To the Editor: We are pleased that our findings of a relationship between the rs28365143 genotype and antidepressant outcomes received this level of attention and prompted a meta-analysis to explore the generalizability of our results. Here we respond to the points raised by Fabbri et al. and discuss aspects of the meta-analysis that may explain decreased sensitivity and lack of concordance with our original findings.
An important consideration of replication is the extent to which key factors that were part of the original study are similar in the replication. If these assumptions are not met, then the analysis serves more as a test of generalizability rather than replication. A sufficiently powered, large sample may still fail to find significant effects because of key differences between samples. Arguably, numerous such differences may have contributed to the lack of statistical significance of the meta-analysis.
Our samples differed in three categories: participants, data analysis, and outcome measures. First, the International Study to Predict Optimized Treatment in Depression (iSPOT-D) and the Predictors of Remission in Depression to Individual and Combined Treatments (PReDICT) study appear to have more stringent inclusion criteria than those used in the meta-analysis. This departure accords with the meta-analytic goal to consider broader generalizability. For example, current substance abuse, a condition that can affect the efficacy of treatment (
1,
2), was excluded in the iSPOT-D and in the PReDICT study but not in the Sequenced Treatment Alternatives to Relieve Depression (STAR*D) study or the Genome-Based Therapeutic Drugs for Depression (GENDEP) project (although substance dependence was excluded) (
3,
4). Similarly, benzodiazepines were permitted in both the STAR*D and GENDEP trials but were prohibited in the iSPOT and PReDICT trials. Indeed, approximately one-third of participants in the GENDEP study received benzodiazepines during the study period (
3). While these less stringent inclusion criteria maximize clinical generalizability, increased patient heterogeneity could increase noise and, with it, the likelihood of type II error. Second, with respect to data analysis, while our recent iSPOT-D and PReDICT analysis focused on completers of an 8-week treatment with antidepressants, the studies incorporated in the meta-analysis imputed depression severity of patients who dropped out before the end of treatment. This difference may represent another source of noise that could increase the chances of a false negative result. Third, differing outcome measures between studies can further account for lack of generalizability. The associations reported in the iSPOT-D and PReDICT samples used the Hamilton Depression Rating Scale (HAM-D), while studies included in the meta-analysis used a variety of different outcome measures, including the HAM-D, the Beck Depression Inventory, and the Montgomery-Åsberg Depression Rating Scale (
3–
6). Although these measures all aim to assess the same underlying depression severity, the concordance between them is variable (
7,
8), which could inflate confidence intervals and again increase the likelihood of a type II error.

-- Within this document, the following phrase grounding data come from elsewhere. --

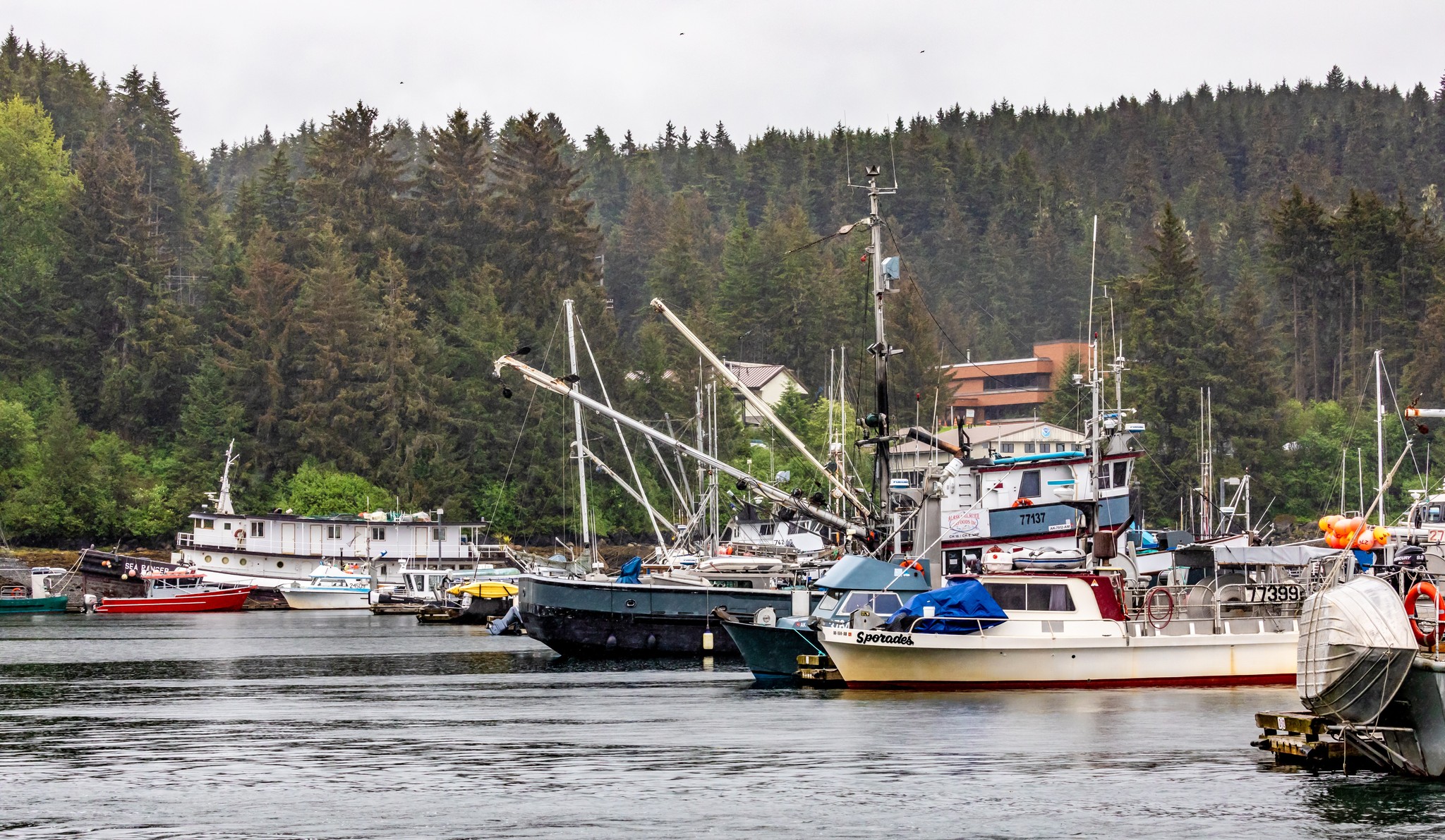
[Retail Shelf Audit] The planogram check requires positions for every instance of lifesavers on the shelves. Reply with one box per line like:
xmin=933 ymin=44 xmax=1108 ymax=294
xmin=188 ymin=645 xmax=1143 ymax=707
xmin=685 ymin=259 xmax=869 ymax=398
xmin=1012 ymin=497 xmax=1035 ymax=507
xmin=1404 ymin=582 xmax=1445 ymax=647
xmin=11 ymin=588 xmax=23 ymax=599
xmin=234 ymin=529 xmax=247 ymax=540
xmin=899 ymin=559 xmax=925 ymax=576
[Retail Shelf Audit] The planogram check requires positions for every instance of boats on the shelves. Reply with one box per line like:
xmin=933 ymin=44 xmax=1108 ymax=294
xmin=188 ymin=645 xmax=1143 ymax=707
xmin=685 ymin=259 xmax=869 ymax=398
xmin=0 ymin=566 xmax=258 ymax=613
xmin=277 ymin=111 xmax=1445 ymax=781
xmin=79 ymin=438 xmax=529 ymax=609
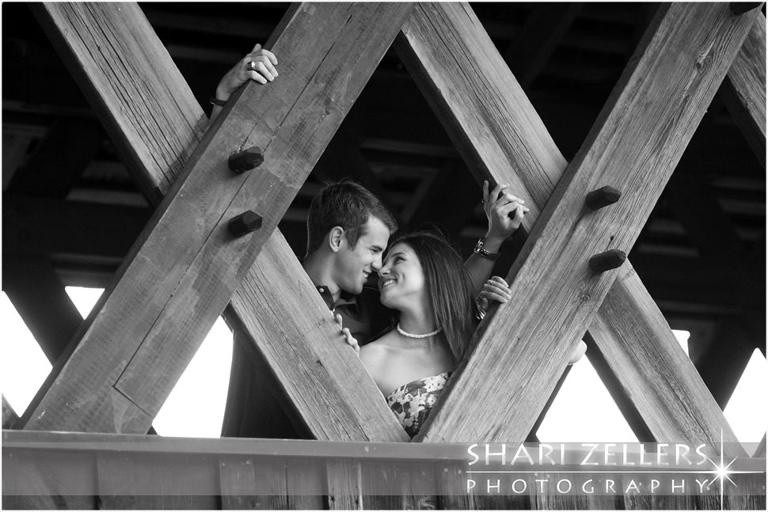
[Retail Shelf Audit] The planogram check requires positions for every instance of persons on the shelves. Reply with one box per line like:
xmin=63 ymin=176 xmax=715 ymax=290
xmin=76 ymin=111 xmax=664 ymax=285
xmin=207 ymin=39 xmax=532 ymax=446
xmin=329 ymin=230 xmax=588 ymax=440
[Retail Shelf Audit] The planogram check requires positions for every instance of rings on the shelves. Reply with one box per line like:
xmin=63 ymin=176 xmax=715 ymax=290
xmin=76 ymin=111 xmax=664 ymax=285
xmin=489 ymin=280 xmax=496 ymax=285
xmin=246 ymin=60 xmax=257 ymax=72
xmin=480 ymin=199 xmax=489 ymax=204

When considering these differences between our studies, it is perhaps not surprising that the significance of rs28365143 was not maintained in the meta-analysis. We are encouraged that the relationship reported by the meta-analysis is in the same direction as the relationship we observed despite these differences. Future analyses exploring these conditions are needed to fully understand the association between genotype and treatment outcome in depression.
We also agree there are inherent limitations to relatively small candidate gene studies in racially nonhomogeneous populations, including confounding by genetic ancestry. Although we acknowledge this limitation in our original publication (
9), there are several reasons we believe it does not explain the observed effect size. First, remission rates did not differ significantly between participants who identified as Caucasian, black, or Asian in the iSPOT-D sample (44%, 40%, and 47%, respectively, analysis of variance p=0.52), making it unlikely that differing remission rates are driving the observed association. We agree, however, that incorporating principal components based on ancestry is a valuable approach when genetic homogeneity cannot be attained in a sample. Although this could not be performed in the iSPOT sample, we did perform a principal components-adjusted analysis for the PReDICT sample. Critically, while it increased the degrees of freedom of the model and therefore increased the p values slightly, the effect of genotype remained, leading us to believe that the effect of single-nucleotide polymorphism was not driven by population stratification.
In summary, we agree that collaboration is essential to progress in the field of psychiatric genetics, and we believe that the work of Fabbri et al. exemplifies an important step in assessing the generalizability of new findings. We advocate for further meta-analyses like theirs to further characterize the role of corticotropin-releasing hormone binding protein in antidepressant response.